Something similar on CNN. This is about toilet paper, but some of the same reasons are along the same lines.

What an utter waste; of your money & of resources.

Have you considered getting water delivery service; yanno, those 5 gal jugs you see in many offices, or at least switching to purchasing gallons & refilling the little bottles?

A lot of those images are from Australia; haven’t heard about them so much in the US.

Or just getting a Brita pitcher or equivalent. When I lived at a place with a well that’s what I did - I ran the water through that sort of filter for cooking and drinking. MUCH cheaper. Just replace the filters as needed. Instead of cases and cases of water I just picked up a small box of filters once or twice a year.

I saw a photo from a local Target store where all of their soup shelves were empty.

Every single story I’ve read or saw about empty shelves is always at a CostCo, every single time.

People with CostCo memberships treat them like it’s the only place they buy stuff, my friend only gets his gas at CostCo despite having to drive 15 minutes out of his way to get it and waiting in a 20 minute line only to save 10 cents a gallon. Said he waited 40 minutes in line last week at CostCo to get his bottled water, when he could have very easily gone to a Food 4 Less just next door and just walked in and out with bottled water that was plentiful like I did.

Update:

Wegmans in Ithaca, NY, though well supplied with most stuff, was nearly out of toilet paper (and, slightly more logically, also quite low on kleenex/facial tissue.)

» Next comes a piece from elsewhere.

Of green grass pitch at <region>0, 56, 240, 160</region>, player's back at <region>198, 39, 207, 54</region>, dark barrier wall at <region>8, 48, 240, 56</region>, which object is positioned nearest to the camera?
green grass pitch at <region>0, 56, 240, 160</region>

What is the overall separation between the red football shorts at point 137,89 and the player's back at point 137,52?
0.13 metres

I commented on this to a store worker and he said it had been like that since about 2 in the afternoon, when some people from Syracuse had descended on the store and nearly bought them out. (No, I don’t know how he knew they were from Syracuse. Maybe they said something about it.)

The people from Syracuse didn’t seem to have found either the food coop or the Tops in nearby Watkins Glen; both of which seemed to be normally stocked in toilet paper as in other goods.

I’m told that in some places “jugs” is a slang term for “hooters.”

We lived in Jewett City here in Connecticut for about 4 months, and there was enough iron in the water that if you set a pitcher of it in the sunlight, it would rust [well, go that muddy reddish brown color of rust] over the course of a day. We got a Britta, and as a hoot we backwashed the filter into a pieplate and found what were effectively iron bits when we looked at it under a microscope. We could pick them up with a magnet - very freaky. It was like someone had dumped that stuff that is in those draw on a cartoon with a magnet toy into our water.

But the britta made it palatable and not rust, I am very fond of filtering the water at our town house, it is town water rahter than well water and otherwise distinct chlorine and whatever smell that comes from however old the town water system pipes and tanks are.

Our local water is delicious, but we’ve run it through a Berkey filter for years since I was in chemo.

We were in a Walmart here in Honolulu the other night, and soup and chili were cleaned out.